Un brutto silenzio

La caccia | Trasmessa il: 04/20/2008


    Sarà stato sicuramente un caso, più che la manifestazione di una intenzionale volontà di offendere, il fatto che il giorno stesso in cui papa Benedetto XVI veniva solennemente ricevuto alla Casa Bianca, a Washington, in un edificio a poche centinaia di metri di distanza la Corte Suprema degli Stati Uniti emetteva una sentenza che pone fine, in pratica, alla moratoria sulle esecuzioni capitali in quel paese e sgombra il campo da qualsiasi dubbio sulla costituzionalità, e quindi l'applicabilità, della pena di morte. Una coincidenza spiacevole, hanno osservato molti commentatori americani di parte liberal, come Alan Dershowitz, docente a Harvard e principe del foro, intervistato il giorno dopo dal “Corriere della sera”, ma una coincidenza. Non sembra neanche particolarmente significativo il fatto che su sette giudici (su nove) che hanno sostenuto questa bella decisione, ben cinque siano cattolici. Laggiù il concetto, per noi così ostico, della separazione tra stato e chiesa è recepito a tal punto dalla cultura corrente che è rarissimo il caso che l'appartenenza religiosa faccia da discriminante in una decisione di natura politica. I fautori dell'iniezione letale, ahimé, sono equamente distribuiti tra cattolici e protestanti, come lo sono i suoi oppositori, ed è soltanto ovvio che in una Corte nominata in gran parte da George W. i primi prevalgano sui secondi.

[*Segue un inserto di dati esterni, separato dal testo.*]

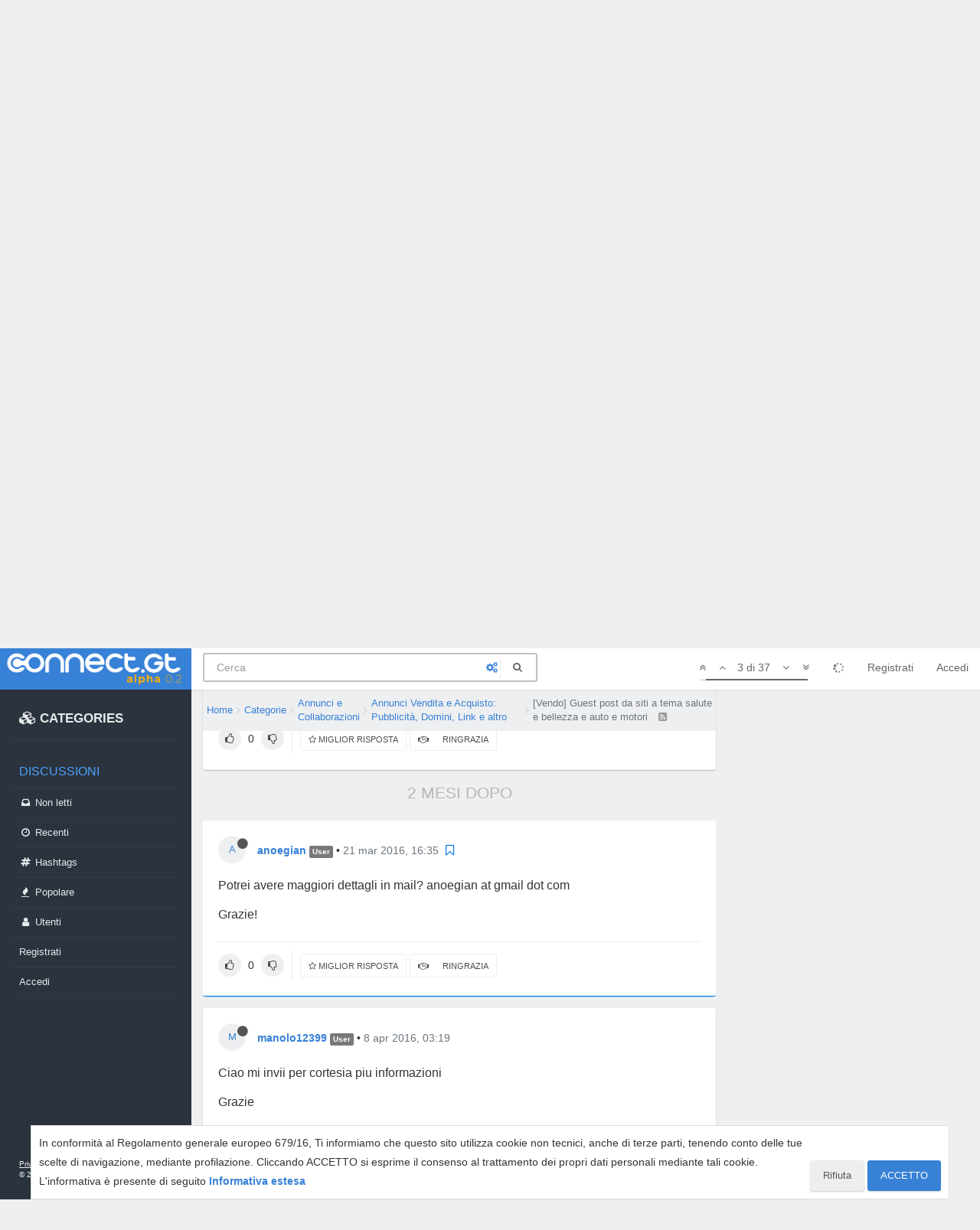

--- FILE ---
content_type: application/javascript; charset=UTF-8
request_url: https://www.connect.gt/assets/src/modules/composer/categoryList.js?v=5ibahb9ltu5
body_size: -19
content:
"use strict";define("composer/categoryList",["categorySelector","taskbar"],function(e,t){var a={};var r;a.init=function(t,i){var n=t.find(".category-list-container");if(!n.length){return}t.on("action:composer.resize",function(){o(t)});socket.emit("plugins.composer.getCategoriesForSelect",{},function(s,d){if(s){return app.alertError(s.message)}a._map=d.reduce(function(e,t){e[t.cid]=t;return e},{});d.forEach(function(e){if(!e.disabledClass){$('<li data-cid="'+e.cid+'">'+e.name+"</li>").translateText(e.name).appendTo($(".category-selector"))}});a.updateTaskbar(t,i);app.parseAndTranslate("partials/category-selector",{categories:d,pullRight:false},function(a){n.append(a);r=e.init(n.find('[component="category-selector"]'),function(e){if(i.hasOwnProperty("cid")){c(t,i,e.cid)}});if(i.cid){r.selectCategory(i.cid)}var s=r.getSelectedCategory();t.find(".category-name").translateText(s?s.name:"[[modules:composer.select_category]]");t.find(".category-selector").find('li[data-cid="'+i.cid+'"]').addClass("active");o(t)})});$(".category-selector").on("click","li",function(){$(".category-name").text($(this).text());$(".category-selector").removeClass("open");$(".category-selector li").removeClass("active");$(this).addClass("active");var e=$(this).attr("data-cid");r.selectCategory(e);if(i.hasOwnProperty("cid")){c(t,i,e)}})};function o(e){e.find('.category-list-container [component="category-selector"]').toggleClass("dropup",e.outerHeight()<$(window).height()/2)}a.getSelectedCid=function(){var e;if(r){e=r.getSelectedCategory()}return e?e.cid:0};a.updateTaskbar=function(e,r){var o=e.attr("data-uuid");var c=a._map[r.cid];if(c){t.update("composer",o,{image:c.backgroundImage,"background-color":c.bgColor,icon:c.icon.slice(3)})}};function c(e,t,r){t.cid=r;require(["composer/tags"],function(a){a.onChangeCategory(e,t,r)});a.updateTaskbar(e,t)}return a});
//# sourceMappingURL=categoryList.js.map

--- FILE ---
content_type: application/javascript; charset=UTF-8
request_url: https://www.connect.gt/assets/src/modules/composer/tags.js?v=5ibahb9ltu5
body_size: 571
content:
"use strict";define("composer/tags",function(){var t={};var a;var i;t.init=function(o,g){var s=o.find(".tags");if(!s.length){return}a=ajaxify.data.hasOwnProperty("minTags")?ajaxify.data.minTags:config.minimumTagsPerTopic;i=ajaxify.data.hasOwnProperty("maxTags")?ajaxify.data.maxTags:config.maximumTagsPerTopic;s.tagsinput({confirmKeys:[13,44],trimValue:true});var l=o.find(".bootstrap-tagsinput input");s.on("beforeItemAdd",function(a){var e=i&&i<=t.getTags(o.attr("data-uuid")).length;var n=utils.cleanUpTag(a.item,config.maximumTagLength);var r=n!==a.item;a.cancel=r||a.item.length<config.minimumTagLength||a.item.length>config.maximumTagLength||e;if(a.item.length<config.minimumTagLength){return app.alertError("[[error:tag-too-short, "+config.minimumTagLength+"]]")}else if(a.item.length>config.maximumTagLength){return app.alertError("[[error:tag-too-long, "+config.maximumTagLength+"]]")}else if(e){return app.alertError("[[error:too-many-tags, "+i+"]]")}if(r){s.tagsinput("add",n)}});s.on("itemAdded",function(t){var a=g.hasOwnProperty("cid")?g.cid:ajaxify.data.cid;socket.emit("topics.isTagAllowed",{tag:t.item,cid:a||0},function(i,e){if(i){return app.alertError(i.message)}if(!e){return s.tagsinput("remove",t.item)}$(window).trigger("action:tag.added",{cid:a,tagEl:s,tag:t.item});if(l.length){l.autocomplete("close")}})});e(o,g,ajaxify.data);app.loadJQueryUI(function(){l.autocomplete({delay:100,position:{my:"left bottom",at:"left top",collision:"flip"},appendTo:o.find(".bootstrap-tagsinput"),open:function(){$(this).autocomplete("widget").css("z-index",2e4)},source:function(t,a){socket.emit("topics.autocompleteTags",{query:t.term,cid:g.cid},function(t,i){if(t){return app.alertError(t.message)}if(i){a(i)}$(".ui-autocomplete a").attr("data-ajaxify","false")})},select:function(){n(l)}});r(g.tags,s)});l.attr("tabIndex",s.attr("tabIndex"));l.on("blur",function(){n(l)});$('[component="composer/tag/dropdown"]').on("click","li",function(){var t=$(this).attr("data-tag");if(t){r([t],s)}return false})};t.isEnoughTags=function(i){return t.getTags(i).length>=a};t.minTagCount=function(){return a};t.onChangeCategory=function(t,a,i){$.get(config.relative_path+"/api/category/"+i,function(i){var n=t.find('[component="composer/tag/dropdown"]');if(!n.length){return}e(t,a,i);n.toggleClass("hidden",!i.tagWhitelist||!i.tagWhitelist.length);if(i.tagWhitelist){app.parseAndTranslate("composer","tagWhitelist",{tagWhitelist:i.tagWhitelist},function(t){n.find(".dropdown-menu").html(t)})}})};function e(t,e,n){var r=t.find(".tags");var o=t.find(".bootstrap-tagsinput input");if(!o.length){return}if(n.hasOwnProperty("minTags")){a=n.minTags}if(n.hasOwnProperty("maxTags")){i=n.maxTags}if(n.tagWhitelist&&n.tagWhitelist.length){o.attr("readonly","");o.attr("placeholder","");r.tagsinput("items").slice().forEach(function(t){if(n.tagWhitelist.indexOf(t)===-1){r.tagsinput("remove",t)}})}else{o.removeAttr("readonly");o.attr("placeholder",t.find("input.tags").attr("placeholder"))}t.find(".tags-container").toggleClass("hidden",n.privileges&&n.privileges.hasOwnProperty("topics:tag")&&!n.privileges["topics:tag"]||i===0&&!e.tags.length);if(n.privileges&&n.privileges.hasOwnProperty("topics:tag")&&!n.privileges["topics:tag"]){r.tagsinput("removeAll")}$(window).trigger("action:tag.toggleInput",{postContainer:t,tagWhitelist:n.tagWhitelist,tagsInput:o})}function n(t){var a=jQuery.Event("keypress");a.which=13;a.keyCode=13;setTimeout(function(){t.trigger(a)},100)}function r(t,a){if(t&&t.length){for(var i=0;i<t.length;++i){a.tagsinput("add",t[i])}}}t.getTags=function(t){return $('.composer[data-uuid="'+t+'"] .tags').tagsinput("items")};return t});
//# sourceMappingURL=tags.js.map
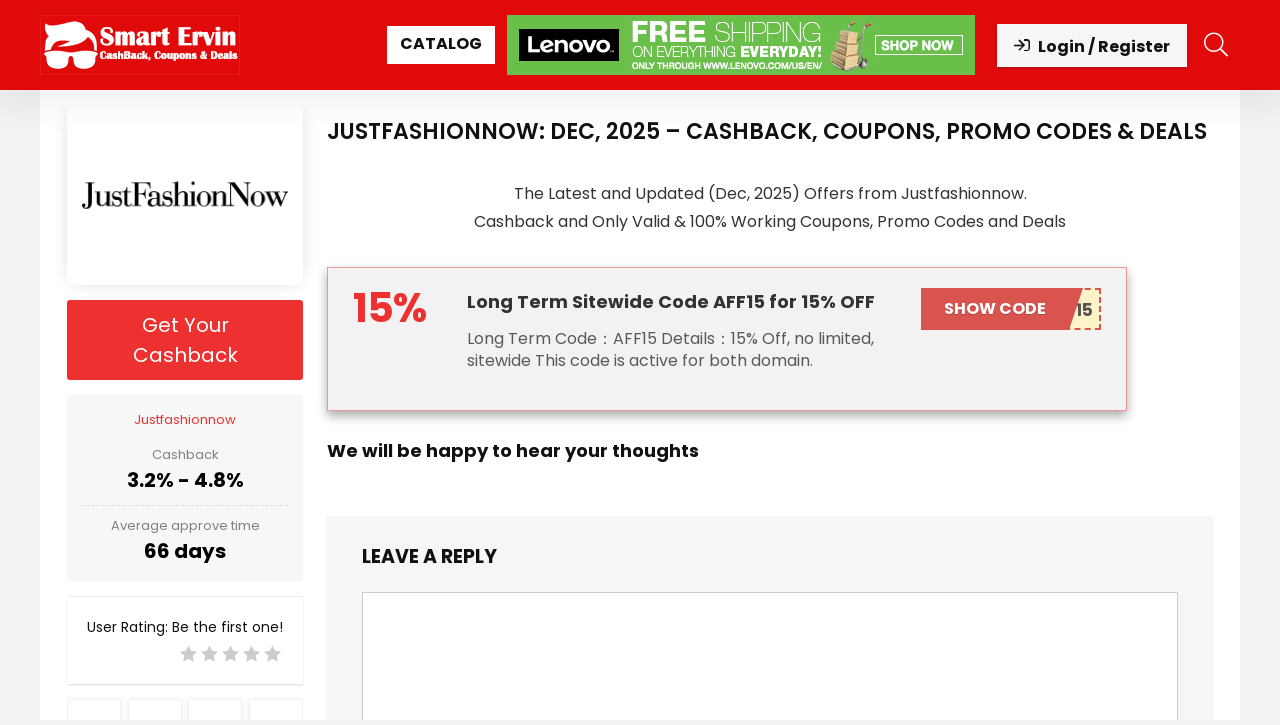

--- FILE ---
content_type: text/html; charset=utf-8
request_url: https://www.google.com/recaptcha/api2/aframe
body_size: 267
content:
<!DOCTYPE HTML><html><head><meta http-equiv="content-type" content="text/html; charset=UTF-8"></head><body><script nonce="b2uG-n7TxUCB1hNJcgzFvw">/** Anti-fraud and anti-abuse applications only. See google.com/recaptcha */ try{var clients={'sodar':'https://pagead2.googlesyndication.com/pagead/sodar?'};window.addEventListener("message",function(a){try{if(a.source===window.parent){var b=JSON.parse(a.data);var c=clients[b['id']];if(c){var d=document.createElement('img');d.src=c+b['params']+'&rc='+(localStorage.getItem("rc::a")?sessionStorage.getItem("rc::b"):"");window.document.body.appendChild(d);sessionStorage.setItem("rc::e",parseInt(sessionStorage.getItem("rc::e")||0)+1);localStorage.setItem("rc::h",'1766387717949');}}}catch(b){}});window.parent.postMessage("_grecaptcha_ready", "*");}catch(b){}</script></body></html>

--- FILE ---
content_type: text/css
request_url: https://smartervin.com/se/wp-content/themes/SmartErvin/style.css?ver=19.6.1
body_size: -123
content:
/*
	Theme Name: SmartErvin
	Theme URI: https://SmartErvin.com
	Description: SmartErvin
	Author: SmartErvin
	Author URI: https://SmartErvin.com
	Version: 1.0
	Template: rehub-theme
*/

/* =Theme customization starts here
-------------------------------------------------------------- */
.wp-block-columns {
    margin-bottom: 0;
}
.post {
    margin-bottom: 0 !important;
}
a:hover {
    color: #e00a0a;
}
.bp-widget.wp-profile {
    display: none;
}
div#rh-bp-profile-stats {
    display: none;
}
#rh-cover-image-container {
    display: none;
}
li#change-avatar-personal-li {
    display: none;
}
p.cashcred-fee {
    display: none;
}
.cbtrkr_listing {
    background: #f2f2f2;
    box-shadow: 0 5px 10px 0 rgb(0 0 0 / 33%);
    border: 1px solid #e00a0a66;
}
.center {
text-align: center;
}
.cbtrkr_listing_title {
    font-size: 18px;
}
h1 {
    font-size: 22px !important;
}
h2 {
    font-size: 20px !important;
}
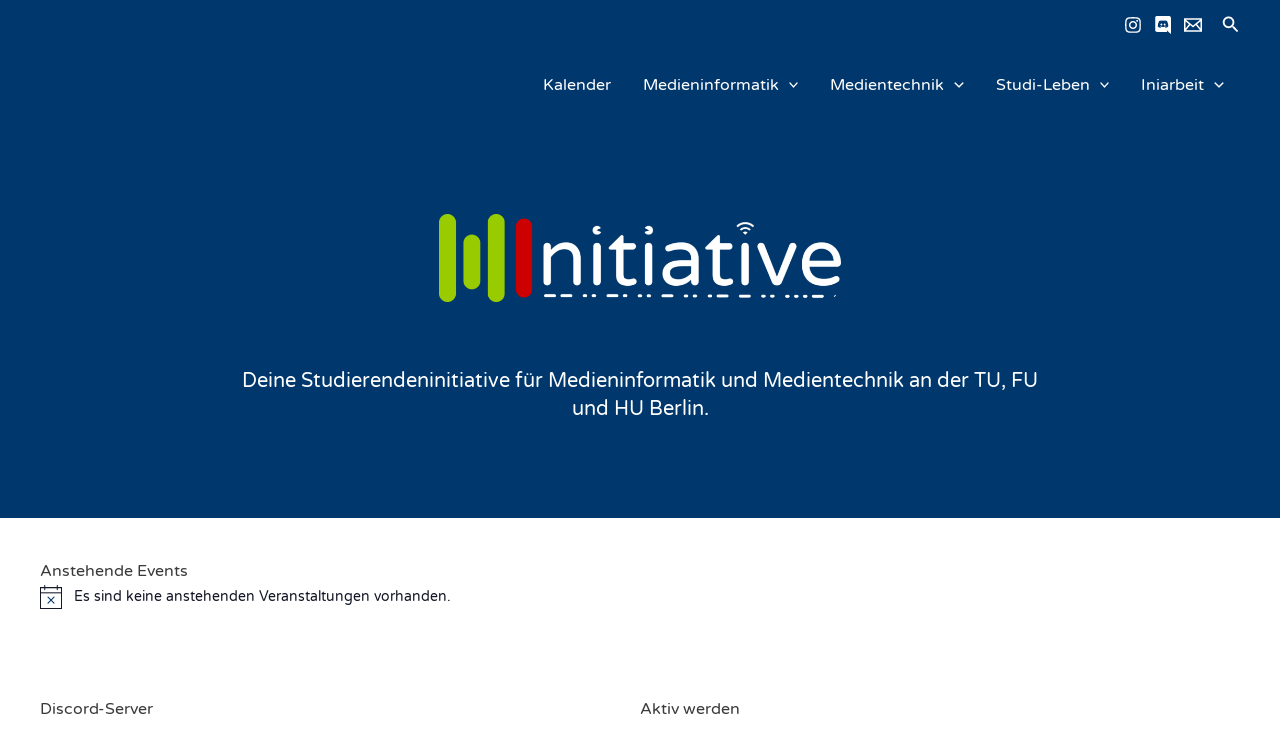

--- FILE ---
content_type: text/css
request_url: https://minitiative.org/wp-content/uploads/uag-plugin/assets/0/uag-css-9.css?ver=1764954219
body_size: 783
content:
.uagb-inline_notice__align-right{text-align:right}.uagb-inline_notice__align-right span.uagb-notice-dismiss{left:13px}.uagb-inline_notice__align-center{text-align:center}.uagb-inline_notice__align-center span.uagb-notice-dismiss{right:13px}.uagb-inline_notice__align-left{text-align:left}.uagb-inline_notice__align-left span.uagb-notice-dismiss{right:13px}.wp-block-uagb-inline-notice{width:100%;position:relative}.wp-block-uagb-inline-notice.uagb-notice__active{display:none}.wp-block-uagb-inline-notice .uagb-notice-title{margin:0;width:-moz-available;width:-webkit-fill-available;width:fill-available;display:inline-block}.wp-block-uagb-inline-notice .uagb-notice-text{margin-top:-3px;margin-bottom:0}.wp-block-uagb-inline-notice .uagb-notice-text p:last-child{margin-bottom:0}.wp-block-uagb-inline-notice .uagb-notice-text p:first-child{margin-top:0 !important}.wp-block-uagb-inline-notice span.uagb-notice-dismiss svg{width:16px;height:16px}.wp-block-uagb-inline-notice span.uagb-notice-dismiss{position:absolute;cursor:pointer;top:13px;opacity:0.8;padding:0;background:none;transition:0.3s ease}.wp-block-uagb-inline-notice.uagb-dismissable>svg{position:absolute;cursor:pointer;opacity:0.8;padding:0;background:none;transition:0.3s ease}.wp-block-uagb-inline-notice.uagb-dismissable button[type="button"]{position:absolute;cursor:pointer;opacity:0.8;padding:0;background:none;transition:0.3s ease}.wp-block-uagb-inline-notice.uagb-inline_notice__align-right{text-align:right}.wp-block-uagb-inline-notice.uagb-inline_notice__align-right svg{left:13px}.wp-block-uagb-inline-notice.uagb-inline_notice__align-right button[type="button"]{left:13px;top:13px;border:none;padding-inline:0;padding-block:0;line-height:0px}.wp-block-uagb-inline-notice.uagb-inline_notice__align-center{text-align:center}.wp-block-uagb-inline-notice.uagb-inline_notice__align-center svg{right:13px}.wp-block-uagb-inline-notice.uagb-inline_notice__align-center button[type="button"]{right:13px;top:13px;border:none;padding-inline:0;padding-block:0;line-height:0px}.wp-block-uagb-inline-notice.uagb-inline_notice__align-left{text-align:left}.wp-block-uagb-inline-notice.uagb-inline_notice__align-left svg{right:13px}.wp-block-uagb-inline-notice.uagb-inline_notice__align-left button[type="button"]{right:13px;top:13px;border:none;padding-inline:0;padding-block:0;line-height:0px}
 .uagb-block-858bdf13.wp-block-uagb-inline-notice .uagb-notice-title{padding-left: 15px;padding-right: 15px;padding-top: 15px;padding-bottom: 15px;color: var(--ast-global-color-5);} .uagb-block-858bdf13 .uagb-notice-text{padding-left: 15px;padding-right: 15px;padding-top: 15px;padding-bottom: 15px;border: 2px solid var(--ast-global-color-0);border-bottom-left-radius: 3px;border-bottom-right-radius: 3px;} .uagb-block-858bdf13.uagb-dismissable button[type="button"] svg{width: 16px;height: 16px;top: 15px;} .uagb-block-858bdf13.uagb-dismissable > svg{width: 16px;height: 16px;top: 15px;} .uagb-block-858bdf13.uagb-inline_notice__align-left button[type="button"] svg{right: 15px;} .uagb-block-858bdf13.uagb-inline_notice__align-left svg{right: 15px;} .uagb-block-858bdf13.uagb-inline_notice__align-center button[type="button"] svg{right: 15px;} .uagb-block-858bdf13.uagb-inline_notice__align-center svg{right: 15px;} .uagb-block-858bdf13 .uagb-notice-title{background-color: var(--ast-global-color-0);border-top-right-radius: 3px;border-top-left-radius: 3px;} .uagb-block-858bdf13.uagb-inline_notice__align-right button[type="button"] svg{left: 15px;}@media only screen and (max-width: 976px) { .uagb-block-858bdf13 .uagb-notice-text{padding-left: 15px;padding-right: 15px;padding-top: 15px;padding-bottom: 15px;} .uagb-block-858bdf13 .uagb-notice-title{padding-left: 15px;padding-right: 15px;padding-top: 15px;padding-bottom: 15px;} .uagb-block-858bdf13.uagb-dismissable button[type="button"] svg{top: 15px;} .uagb-block-858bdf13.uagb-dismissable > svg{top: 15px;} .uagb-block-858bdf13.uagb-inline_notice__align-left button[type="button"] svg{right: 15px;} .uagb-block-858bdf13.uagb-inline_notice__align-left svg{right: 15px;} .uagb-block-858bdf13.uagb-inline_notice__align-center button[type="button"] svg{right: 15px;} .uagb-block-858bdf13.uagb-inline_notice__align-center svg{right: 15px;} .uagb-block-858bdf13.uagb-inline_notice__align-right button[type="button"] svg{left: 15px;}}@media only screen and (max-width: 767px) { .uagb-block-858bdf13 .uagb-notice-text{padding-left: 15px;padding-right: 15px;padding-top: 15px;padding-bottom: 15px;} .uagb-block-858bdf13 .uagb-notice-title{padding-left: 15px;padding-right: 15px;padding-top: 15px;padding-bottom: 15px;} .uagb-block-858bdf13.uagb-dismissable button[type="button"] svg{top: 15px;} .uagb-block-858bdf13.uagb-dismissable > svg{top: 15px;} .uagb-block-858bdf13.uagb-inline_notice__align-left button[type="button"] svg{right: 15px;} .uagb-block-858bdf13.uagb-inline_notice__align-left svg{right: 15px;} .uagb-block-858bdf13.uagb-inline_notice__align-center button[type="button"] svg{right: 15px;} .uagb-block-858bdf13.uagb-inline_notice__align-center svg{right: 15px;} .uagb-block-858bdf13.uagb-inline_notice__align-right button[type="button"] svg{left: 15px;}}.uag-blocks-common-selector{z-index:var(--z-index-desktop) !important}@media (max-width: 976px){.uag-blocks-common-selector{z-index:var(--z-index-tablet) !important}}@media (max-width: 767px){.uag-blocks-common-selector{z-index:var(--z-index-mobile) !important}}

    Quello che non è stato sicuramente né un caso né una coincidenza è il fatto che il papa non abbia ritenuto di spendere una sola parola sull'argomento. È stata una decisione assolutamente conforme alla norma (alla sua norma, dico) visto che tra le tantissime cose che ha detto nei tre anni di esercizio della carica – sembrano, francamente, di più – non ricordo nessuna particolare dichiarazione contro la pena di morte, comunque somministrata. Sì, parla spesso di diritto alla vita e lo ha fatto anche mercoledì alla Casa Bianca, ma legando, come consueto, la “promozione” della vita a quella “della famiglia e del matrimonio”, una doppia endiadi che serve a ricordare a tutti che l'appello va letto esclusivamente in chiave antiabortista. Per la Chiesa e per i conservatori americani, evidentemente, la vita intesa come progetto o pura potenzialità ha un valore infinitamente maggiore della vita in quanto esperienza e coscienza di sé. D'altronde, anche il giudice Antonin Scalia, che deve essere, se ho capito bene la corrispondenza del “Corriere” in quella data, uno dei giudici cattolici favorevoli al boia, ha fatto notare come la legge canonica escluda “sempre l'aborto, solo talvolta la pena di morte”.
    Non credo valga la pena di stare a discutere su una simile maniera di considerare il diritto alla vita: sono contraddizioni, queste, che ciascuno, papa, giudice o semplice cittadino, deve smazzarsi da sé, in esclusivo rapporto con la propria coscienza. Ma certo il problema qualche parola la meriterebbe, specie da parte di chi rivendica una sorta di autorità magistrale sui valori recepiti o rifiutati dalla società contemporanea. Non mancheranno, a difesa della scelta di Sua Santità, i sostenitori dell'opportunità diplomatica di un tale silenzio, ma non è bello, lo ammetterete, che un capo spirituale si faccia dettare i suoi argomenti dalle cautele della diplomazia. Un bel tacere, come ammonisce l'antico adagio, non fu mai scritto, ma di brutti silenzi sono piene le cronache e talvolta proprio in rapporto al Successore di Pietro. Di uno in più non si sentiva, francamente, il bisogno.